BEGIN
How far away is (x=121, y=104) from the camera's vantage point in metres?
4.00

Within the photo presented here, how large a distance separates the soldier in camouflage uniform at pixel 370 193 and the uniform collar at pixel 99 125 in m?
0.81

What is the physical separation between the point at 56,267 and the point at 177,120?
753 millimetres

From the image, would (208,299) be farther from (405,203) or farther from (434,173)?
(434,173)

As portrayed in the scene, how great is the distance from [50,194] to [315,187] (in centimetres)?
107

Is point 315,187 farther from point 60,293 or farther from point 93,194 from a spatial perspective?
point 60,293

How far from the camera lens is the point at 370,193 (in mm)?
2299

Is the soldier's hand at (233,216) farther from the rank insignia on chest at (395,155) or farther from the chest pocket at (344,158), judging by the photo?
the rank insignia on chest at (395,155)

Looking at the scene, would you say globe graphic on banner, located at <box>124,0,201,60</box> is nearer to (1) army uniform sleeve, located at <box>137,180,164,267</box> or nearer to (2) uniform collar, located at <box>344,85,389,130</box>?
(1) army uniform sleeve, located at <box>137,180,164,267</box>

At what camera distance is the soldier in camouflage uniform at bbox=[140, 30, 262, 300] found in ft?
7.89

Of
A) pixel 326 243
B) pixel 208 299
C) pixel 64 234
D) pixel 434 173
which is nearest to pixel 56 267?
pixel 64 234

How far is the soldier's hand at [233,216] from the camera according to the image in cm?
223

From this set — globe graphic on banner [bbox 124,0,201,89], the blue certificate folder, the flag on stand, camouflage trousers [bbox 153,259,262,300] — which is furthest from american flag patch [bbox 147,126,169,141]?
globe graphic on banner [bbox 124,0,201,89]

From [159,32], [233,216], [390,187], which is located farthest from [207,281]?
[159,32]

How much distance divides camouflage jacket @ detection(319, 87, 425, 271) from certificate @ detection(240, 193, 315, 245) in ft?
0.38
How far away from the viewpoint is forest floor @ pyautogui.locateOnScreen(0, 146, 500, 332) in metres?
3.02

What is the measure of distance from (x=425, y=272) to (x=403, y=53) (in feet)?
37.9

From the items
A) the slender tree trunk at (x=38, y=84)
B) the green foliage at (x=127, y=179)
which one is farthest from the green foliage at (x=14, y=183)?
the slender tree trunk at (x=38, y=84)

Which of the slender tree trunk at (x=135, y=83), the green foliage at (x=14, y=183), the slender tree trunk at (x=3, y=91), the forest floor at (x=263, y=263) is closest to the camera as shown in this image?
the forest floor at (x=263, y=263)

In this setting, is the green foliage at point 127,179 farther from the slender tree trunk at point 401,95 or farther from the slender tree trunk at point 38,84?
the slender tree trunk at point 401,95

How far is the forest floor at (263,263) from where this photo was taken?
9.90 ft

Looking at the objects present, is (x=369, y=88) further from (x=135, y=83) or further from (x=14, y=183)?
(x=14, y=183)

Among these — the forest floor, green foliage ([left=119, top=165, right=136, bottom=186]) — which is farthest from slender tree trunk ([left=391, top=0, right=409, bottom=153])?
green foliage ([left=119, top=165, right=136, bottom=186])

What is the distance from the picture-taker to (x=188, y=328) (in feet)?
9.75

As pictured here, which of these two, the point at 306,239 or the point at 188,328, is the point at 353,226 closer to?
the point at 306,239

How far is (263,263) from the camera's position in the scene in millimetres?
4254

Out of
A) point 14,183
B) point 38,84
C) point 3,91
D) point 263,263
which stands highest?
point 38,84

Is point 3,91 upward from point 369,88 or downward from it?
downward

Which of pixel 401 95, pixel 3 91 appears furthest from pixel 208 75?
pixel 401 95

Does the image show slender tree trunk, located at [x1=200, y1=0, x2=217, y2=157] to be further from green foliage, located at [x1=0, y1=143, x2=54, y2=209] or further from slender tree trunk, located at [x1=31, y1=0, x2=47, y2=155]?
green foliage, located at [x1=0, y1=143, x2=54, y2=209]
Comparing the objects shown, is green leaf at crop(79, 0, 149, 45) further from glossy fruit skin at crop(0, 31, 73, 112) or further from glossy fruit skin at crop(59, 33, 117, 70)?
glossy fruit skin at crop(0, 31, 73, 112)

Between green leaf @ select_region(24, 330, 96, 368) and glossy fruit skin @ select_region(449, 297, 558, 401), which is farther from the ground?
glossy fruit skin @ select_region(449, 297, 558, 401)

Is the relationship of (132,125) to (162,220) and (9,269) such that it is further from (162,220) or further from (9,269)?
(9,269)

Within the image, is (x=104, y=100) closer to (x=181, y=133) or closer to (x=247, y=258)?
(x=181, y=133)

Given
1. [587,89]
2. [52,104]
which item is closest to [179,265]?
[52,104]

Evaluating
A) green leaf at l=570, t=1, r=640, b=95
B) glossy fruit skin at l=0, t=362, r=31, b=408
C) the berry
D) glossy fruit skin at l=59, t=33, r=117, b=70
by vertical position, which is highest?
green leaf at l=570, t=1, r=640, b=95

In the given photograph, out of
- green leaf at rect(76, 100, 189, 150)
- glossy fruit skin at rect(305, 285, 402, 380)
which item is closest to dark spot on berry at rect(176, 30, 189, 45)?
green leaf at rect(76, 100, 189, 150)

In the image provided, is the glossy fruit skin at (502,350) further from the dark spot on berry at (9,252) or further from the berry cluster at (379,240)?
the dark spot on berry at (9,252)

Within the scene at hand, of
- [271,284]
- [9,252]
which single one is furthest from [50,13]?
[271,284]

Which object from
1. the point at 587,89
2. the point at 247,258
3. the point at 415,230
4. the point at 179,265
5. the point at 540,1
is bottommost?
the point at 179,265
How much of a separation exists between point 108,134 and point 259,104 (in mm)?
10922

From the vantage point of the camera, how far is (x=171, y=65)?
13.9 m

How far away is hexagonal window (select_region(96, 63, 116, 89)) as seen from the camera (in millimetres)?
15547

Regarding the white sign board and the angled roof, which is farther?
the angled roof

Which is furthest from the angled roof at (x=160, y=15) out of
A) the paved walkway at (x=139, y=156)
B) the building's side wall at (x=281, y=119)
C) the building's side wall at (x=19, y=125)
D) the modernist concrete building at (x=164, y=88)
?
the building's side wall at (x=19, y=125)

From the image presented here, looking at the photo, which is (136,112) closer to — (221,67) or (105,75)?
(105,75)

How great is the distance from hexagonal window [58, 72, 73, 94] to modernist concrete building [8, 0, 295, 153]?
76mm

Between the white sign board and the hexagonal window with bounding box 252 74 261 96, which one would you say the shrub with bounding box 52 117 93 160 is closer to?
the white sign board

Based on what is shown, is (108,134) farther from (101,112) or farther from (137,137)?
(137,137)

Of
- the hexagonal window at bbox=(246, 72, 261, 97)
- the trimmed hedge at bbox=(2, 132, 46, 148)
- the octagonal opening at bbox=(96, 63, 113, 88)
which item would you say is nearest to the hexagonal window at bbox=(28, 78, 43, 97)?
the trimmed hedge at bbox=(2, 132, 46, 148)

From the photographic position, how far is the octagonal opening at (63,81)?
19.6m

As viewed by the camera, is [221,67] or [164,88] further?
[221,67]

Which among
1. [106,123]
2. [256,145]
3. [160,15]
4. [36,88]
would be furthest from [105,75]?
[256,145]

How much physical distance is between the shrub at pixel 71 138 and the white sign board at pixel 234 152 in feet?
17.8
END
• _REQUEST_
Extract every record and return it verbatim.

• _FULL OUTPUT_
How far away is (x=121, y=104) from the camera's vantage point in metres?
4.00

Within the photo presented here, how large a distance separates the soldier in camouflage uniform at pixel 370 193 and the uniform collar at pixel 99 125 in m?
0.81

What is the physical separation between the point at 56,267 and the point at 177,120?
753 millimetres

From the image, would (208,299) be farther from (405,203) or farther from (434,173)?
(434,173)

As portrayed in the scene, how great is the distance from [50,194] to [315,187] (in centimetres)?
107

Is point 315,187 farther from point 60,293 or farther from point 93,194 from a spatial perspective?
point 60,293

How far from the camera lens is the point at 370,193 (in mm)?
2299

Is the soldier's hand at (233,216) farther from the rank insignia on chest at (395,155) or farther from the chest pocket at (344,158), judging by the photo?
the rank insignia on chest at (395,155)

Looking at the scene, would you say globe graphic on banner, located at <box>124,0,201,60</box> is nearer to (1) army uniform sleeve, located at <box>137,180,164,267</box> or nearer to (2) uniform collar, located at <box>344,85,389,130</box>?
(1) army uniform sleeve, located at <box>137,180,164,267</box>

At what camera distance is the soldier in camouflage uniform at bbox=[140, 30, 262, 300] found in ft?
7.89

Of
A) pixel 326 243
B) pixel 208 299
C) pixel 64 234
D) pixel 434 173
which is nearest to pixel 56 267?
pixel 64 234

How far is the soldier's hand at [233,216] from the camera according to the image in cm?
223

From this set — globe graphic on banner [bbox 124,0,201,89], the blue certificate folder, the flag on stand, camouflage trousers [bbox 153,259,262,300] — which is furthest from american flag patch [bbox 147,126,169,141]?
globe graphic on banner [bbox 124,0,201,89]

From [159,32], [233,216], [390,187], which is located farthest from [207,281]?
[159,32]

How much distance divides camouflage jacket @ detection(319, 87, 425, 271) from certificate @ detection(240, 193, 315, 245) in ft?
0.38
How far away from the viewpoint is forest floor @ pyautogui.locateOnScreen(0, 146, 500, 332) in metres?
3.02

What is the measure of distance from (x=425, y=272) to (x=403, y=53) (in feet)?
37.9

From the items
A) the slender tree trunk at (x=38, y=84)
B) the green foliage at (x=127, y=179)
which one is farthest from the green foliage at (x=14, y=183)?
the slender tree trunk at (x=38, y=84)

Which of the slender tree trunk at (x=135, y=83), the green foliage at (x=14, y=183), the slender tree trunk at (x=3, y=91), the forest floor at (x=263, y=263) is closest to the camera as shown in this image?
the forest floor at (x=263, y=263)

In this setting, is the green foliage at point 127,179 farther from the slender tree trunk at point 401,95 or farther from the slender tree trunk at point 38,84?
the slender tree trunk at point 401,95

How far is the forest floor at (263,263) from where this photo was taken?
9.90 ft

Looking at the objects present, is (x=369, y=88) further from (x=135, y=83) or further from (x=14, y=183)?
(x=14, y=183)

Among these — the forest floor, green foliage ([left=119, top=165, right=136, bottom=186]) — which is farthest from slender tree trunk ([left=391, top=0, right=409, bottom=153])?
green foliage ([left=119, top=165, right=136, bottom=186])

What is the distance from the picture-taker to (x=188, y=328) (in feet)?
9.75

As pictured here, which of these two, the point at 306,239 or the point at 188,328, is the point at 353,226 closer to?
the point at 306,239

How far is (263,263) from the camera's position in the scene in millimetres?
4254

Out of
A) point 14,183
B) point 38,84
C) point 3,91
D) point 263,263
which stands highest?
point 38,84

Is point 3,91 upward from point 369,88 or downward from it?
downward

Which of pixel 401 95, pixel 3 91 appears furthest from pixel 208 75?
pixel 401 95

Does the image show slender tree trunk, located at [x1=200, y1=0, x2=217, y2=157] to be further from green foliage, located at [x1=0, y1=143, x2=54, y2=209] or further from slender tree trunk, located at [x1=31, y1=0, x2=47, y2=155]?
green foliage, located at [x1=0, y1=143, x2=54, y2=209]
Comparing the objects shown, is green leaf at crop(79, 0, 149, 45) further from glossy fruit skin at crop(0, 31, 73, 112) or further from glossy fruit skin at crop(59, 33, 117, 70)?
glossy fruit skin at crop(0, 31, 73, 112)

Between green leaf @ select_region(24, 330, 96, 368) and glossy fruit skin @ select_region(449, 297, 558, 401), which is farther from the ground?
glossy fruit skin @ select_region(449, 297, 558, 401)

Is the relationship of (132,125) to (162,220) and (9,269) such that it is further from (162,220) or further from (9,269)?
(9,269)

Within the image, is (x=104, y=100) closer to (x=181, y=133) or closer to (x=247, y=258)?
(x=181, y=133)

Given
1. [587,89]
2. [52,104]
which item is closest to [179,265]?
[52,104]

Evaluating
A) green leaf at l=570, t=1, r=640, b=95
B) glossy fruit skin at l=0, t=362, r=31, b=408
C) the berry
D) glossy fruit skin at l=59, t=33, r=117, b=70
by vertical position, which is highest?
green leaf at l=570, t=1, r=640, b=95

In the given photograph, out of
- green leaf at rect(76, 100, 189, 150)
- glossy fruit skin at rect(305, 285, 402, 380)
which item is closest to dark spot on berry at rect(176, 30, 189, 45)?
green leaf at rect(76, 100, 189, 150)

In the image provided, is the glossy fruit skin at (502,350) further from the dark spot on berry at (9,252) or further from the berry cluster at (379,240)?
the dark spot on berry at (9,252)

Within the scene at hand, of
- [271,284]
- [9,252]
which single one is furthest from [50,13]?
[271,284]

Which object from
1. the point at 587,89
2. the point at 247,258
3. the point at 415,230
4. the point at 179,265
5. the point at 540,1
is bottommost?
the point at 179,265
How much of a separation exists between point 108,134 and point 259,104 (in mm)?
10922

From the vantage point of the camera, how far is (x=171, y=65)?
13.9 m

How far away is hexagonal window (select_region(96, 63, 116, 89)) as seen from the camera (in millimetres)?
15547

Regarding the white sign board and the angled roof, which is farther?
the angled roof

Which is furthest from the angled roof at (x=160, y=15) out of
A) the paved walkway at (x=139, y=156)
B) the building's side wall at (x=281, y=119)
C) the building's side wall at (x=19, y=125)
D) the modernist concrete building at (x=164, y=88)
?
the building's side wall at (x=19, y=125)

From the image presented here, looking at the photo, which is (136,112) closer to — (221,67) or (105,75)?
(105,75)

How great is the distance from hexagonal window [58, 72, 73, 94] to modernist concrete building [8, 0, 295, 153]?
76mm

Between the white sign board and the hexagonal window with bounding box 252 74 261 96, which one would you say the shrub with bounding box 52 117 93 160 is closer to?
the white sign board

Based on what is shown, is (108,134) farther from (101,112) or farther from (137,137)?
(137,137)

Of
- the hexagonal window at bbox=(246, 72, 261, 97)
- the trimmed hedge at bbox=(2, 132, 46, 148)
- the octagonal opening at bbox=(96, 63, 113, 88)
which item would you say is nearest to the hexagonal window at bbox=(28, 78, 43, 97)?
the trimmed hedge at bbox=(2, 132, 46, 148)

From the photographic position, how far is the octagonal opening at (63,81)?
19.6m

As viewed by the camera, is [221,67] or [164,88] further?
[221,67]

Which among
1. [106,123]
2. [256,145]
3. [160,15]
4. [36,88]
would be furthest from [105,75]?
[256,145]

How much physical distance is between the shrub at pixel 71 138 and the white sign board at pixel 234 152 in feet?
17.8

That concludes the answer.